Under Armour, Gatorade leveraging Big Data for digital health

 In Medical Product Design

When you hear Gatorade and Under Armour, you probably think "sports beverages" and "athletic apparel." Would you believe that both of these companies are now making digital health products? Using the power of Big Data and innovative product design, these two companies have entered the fitness wearable and digital health markets. Their products could change the way people think about their health by providing real-time data. 

Under Armour HealthBox
Earlier this month at South by Southwest in Austin, Under Armour CEO Kevin Plank told conference attendees "data is effectively the new oil," reported Jessica Gardner of the Australian Financial Review. Plank is convinced that companies that win will be the ones who "use math," so he's spending the last two years focusing on digital health products. 

"Users take more control over their health data."

Under Plank's direction, Under Armour has spent roughly $700 million purchasing digital health startups. UA's most notable purchases were diet and exercise tracking app MyFitnessPal, social fitness app Endomondo and jogging app MapMyFitness. These apps make up Under Armour's technology division, known as the Connected Fitness group. 

Under  Armour expanded its digital footprint in January when it unveiled the HealthBox at the Consumer Electronics Show in Law Vegas. This collection of wearable fitness devices shows Plank's dedication to Under Armour's new identity as a technology company. Touted as "your connected fitness system," the $400 HealthBox includes the following digital health products:

  • UA Band: A wristband that measure sleep, steps, workout intensity and heart rate. Users wear this all day and all night. 
  • UA Heart Rate: A chest strap that measures heart rate. When worn during a workout along with the UA Band, users can "train as smart as possible" and see the most accurate heart rate reading in real-time through the UA Band. 
  • UA Scale: A digital scale that tracks user weight, body fat percentage and progress towards weight goals. This data syncs with the UA Record app. 
  • UA Record: A mobile app that connects the three devices, allowing you to track activity, workout, nutrition and sleep data. 

In a way, Under Armour has not pivoted from its original goal of helping to "make athletes better". In fact, Plank understood that the way to do this is through data, in addition to apparel. The data is the most important aspect of this new product offering, and Under Armour is betting that accessing and tracking it will help users live healthier, more active lives. Plank noticed the ongoing trend, in which users take more control over their health data. He saw an opportunity to take advantage of this data, and create a new product segment. 

Gatorade Smart Cap
Gatorade has taken steps into the digital health field as well, according to FoodBev Media. With the growing popularity of fitness data tracking, the athletic beverage maker is developing several products that harness health data. This new connected product line includes a bottle cap with an embedded smart chip and a sweat patch. The sweat patch is worn on the body and it tracks the user's activity. By communicating this activity to Gatorade's software, the products identify when the user should drink fluids, and tracks the intake of electrolytes and other nutrients, all in real-time.

"These products could change the way people think about their health."

When it's time to hydrate, a light will flash on the cap. To foster quick adoption, Gatorade will be selling pods that can snap on to existing bottles, rather than requiring the purchase of an all new bottle. By harnessing data on the body's activity levels, Gatorade is providing a digital product to help improve user health. Like Under Armour, Gatorade has identified the importance of wearable technology that can make use of the body's data, and developed a product that can leverage the health information that's important to consumers. 

The company has been testing prototypes with Brazilian soccer teams, and may be releasing a commercial version to the public in 2018. The price has not yet been announced. 

Big Data and wearable health technology
A recent study by MarketsandMarkets predicted the global wearable fitness device market will be worth $12.44 billion by 2022. The report attributed this to a number of factors, including increasing awareness about fitness and the growing popularity in wearable medical and fitness products.

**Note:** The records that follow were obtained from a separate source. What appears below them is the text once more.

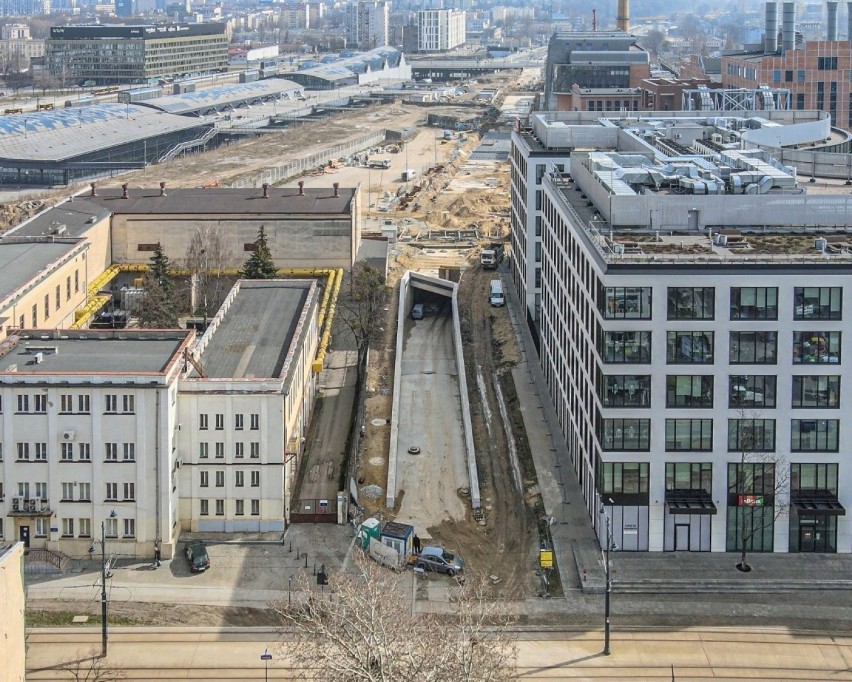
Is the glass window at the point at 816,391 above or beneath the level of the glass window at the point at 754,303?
beneath

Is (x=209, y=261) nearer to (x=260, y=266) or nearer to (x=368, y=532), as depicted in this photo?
(x=260, y=266)

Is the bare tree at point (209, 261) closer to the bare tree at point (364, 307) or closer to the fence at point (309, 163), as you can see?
the bare tree at point (364, 307)

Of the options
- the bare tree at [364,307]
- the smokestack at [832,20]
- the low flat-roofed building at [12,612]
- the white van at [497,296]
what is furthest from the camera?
the smokestack at [832,20]

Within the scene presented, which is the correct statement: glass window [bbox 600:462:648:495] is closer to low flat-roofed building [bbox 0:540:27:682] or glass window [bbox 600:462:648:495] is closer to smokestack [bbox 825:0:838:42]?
low flat-roofed building [bbox 0:540:27:682]

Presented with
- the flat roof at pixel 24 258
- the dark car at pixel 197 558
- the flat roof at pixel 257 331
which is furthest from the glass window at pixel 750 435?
the flat roof at pixel 24 258

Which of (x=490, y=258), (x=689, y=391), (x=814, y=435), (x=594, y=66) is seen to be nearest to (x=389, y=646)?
(x=689, y=391)

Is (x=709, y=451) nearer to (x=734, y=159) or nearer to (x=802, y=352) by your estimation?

Businesses in other markets have come to see the many useful applications as well. 

Anand Srinivasan wrote in Smart Data Collective that the insurance agency was the first to begin leveraging data on consumer activity, nutrition and health with wearable technology. By collecting this information, insurers have been able to develop more comprehensive risk assessments. Employers have adopted health wearables as part of their company wellness programs, and Oral Roberts University has recently required students to wear FitBits as part of the physical fitness requirement, reported The Guardian.

"Wearable technology can make use of the body's data."

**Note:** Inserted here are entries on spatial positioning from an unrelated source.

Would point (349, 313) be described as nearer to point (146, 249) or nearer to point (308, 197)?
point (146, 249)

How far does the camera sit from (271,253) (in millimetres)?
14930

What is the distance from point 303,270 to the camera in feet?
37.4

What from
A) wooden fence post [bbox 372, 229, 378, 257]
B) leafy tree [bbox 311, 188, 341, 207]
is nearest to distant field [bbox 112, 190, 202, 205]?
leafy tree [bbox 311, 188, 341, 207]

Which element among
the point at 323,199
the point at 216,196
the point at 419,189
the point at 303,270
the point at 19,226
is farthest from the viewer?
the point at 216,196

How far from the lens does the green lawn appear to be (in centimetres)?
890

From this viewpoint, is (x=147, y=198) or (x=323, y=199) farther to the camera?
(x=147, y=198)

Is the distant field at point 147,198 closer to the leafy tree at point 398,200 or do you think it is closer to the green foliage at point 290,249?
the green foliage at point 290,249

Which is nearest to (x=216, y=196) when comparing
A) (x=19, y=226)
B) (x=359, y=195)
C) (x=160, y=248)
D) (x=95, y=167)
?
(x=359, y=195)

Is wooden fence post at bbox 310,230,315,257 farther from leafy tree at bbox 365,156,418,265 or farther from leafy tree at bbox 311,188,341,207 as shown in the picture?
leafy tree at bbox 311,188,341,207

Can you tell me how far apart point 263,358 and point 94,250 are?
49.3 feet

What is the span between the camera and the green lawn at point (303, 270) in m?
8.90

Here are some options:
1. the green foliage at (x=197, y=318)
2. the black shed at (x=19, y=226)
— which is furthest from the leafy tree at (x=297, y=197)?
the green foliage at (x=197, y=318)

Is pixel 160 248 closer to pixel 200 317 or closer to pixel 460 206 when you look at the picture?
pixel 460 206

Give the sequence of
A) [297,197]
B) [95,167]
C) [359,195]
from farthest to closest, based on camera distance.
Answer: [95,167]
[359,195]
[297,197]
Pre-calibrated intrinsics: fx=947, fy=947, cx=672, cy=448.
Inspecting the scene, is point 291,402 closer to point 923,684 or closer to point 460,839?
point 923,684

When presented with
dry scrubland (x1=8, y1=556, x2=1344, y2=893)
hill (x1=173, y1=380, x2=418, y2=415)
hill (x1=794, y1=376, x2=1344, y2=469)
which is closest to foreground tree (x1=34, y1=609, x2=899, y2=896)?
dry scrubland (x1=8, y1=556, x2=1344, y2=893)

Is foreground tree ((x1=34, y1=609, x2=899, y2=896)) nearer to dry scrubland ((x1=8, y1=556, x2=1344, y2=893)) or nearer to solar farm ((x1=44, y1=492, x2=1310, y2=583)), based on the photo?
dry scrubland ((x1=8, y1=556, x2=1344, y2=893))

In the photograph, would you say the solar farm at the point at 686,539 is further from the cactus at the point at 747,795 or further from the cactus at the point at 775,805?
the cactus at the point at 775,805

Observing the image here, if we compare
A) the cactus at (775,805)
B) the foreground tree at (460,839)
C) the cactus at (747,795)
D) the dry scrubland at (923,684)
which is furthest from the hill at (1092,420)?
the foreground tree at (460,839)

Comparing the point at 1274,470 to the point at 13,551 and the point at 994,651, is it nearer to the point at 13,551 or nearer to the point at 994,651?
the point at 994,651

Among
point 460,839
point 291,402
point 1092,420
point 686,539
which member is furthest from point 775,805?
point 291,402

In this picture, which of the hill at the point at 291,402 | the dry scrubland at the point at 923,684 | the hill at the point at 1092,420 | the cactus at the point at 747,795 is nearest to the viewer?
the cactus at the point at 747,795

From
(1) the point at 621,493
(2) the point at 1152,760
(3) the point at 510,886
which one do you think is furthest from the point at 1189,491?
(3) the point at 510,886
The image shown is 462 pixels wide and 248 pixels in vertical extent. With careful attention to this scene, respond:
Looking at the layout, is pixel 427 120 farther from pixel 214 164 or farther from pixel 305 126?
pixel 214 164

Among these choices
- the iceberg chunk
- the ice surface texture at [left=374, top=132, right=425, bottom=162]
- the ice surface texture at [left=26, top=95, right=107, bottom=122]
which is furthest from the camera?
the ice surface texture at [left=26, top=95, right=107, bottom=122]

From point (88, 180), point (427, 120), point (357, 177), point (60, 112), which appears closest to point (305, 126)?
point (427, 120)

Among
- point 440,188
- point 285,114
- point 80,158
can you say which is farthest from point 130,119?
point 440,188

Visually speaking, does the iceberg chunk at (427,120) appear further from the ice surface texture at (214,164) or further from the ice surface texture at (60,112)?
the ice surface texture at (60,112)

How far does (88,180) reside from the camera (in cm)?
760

David Pierce of Wired said it best: "It won't be long before our fitness trackers are built into our shoes, our shirts, our headphones. Everything will be a fitness tracker, and every fitness company will be a tech company." Both of these companies have identified the importance of data and leveraged it towards their consumer health product design. The vast influx of data that's available has made it possible to share intuitive new products that improve consumers' lives.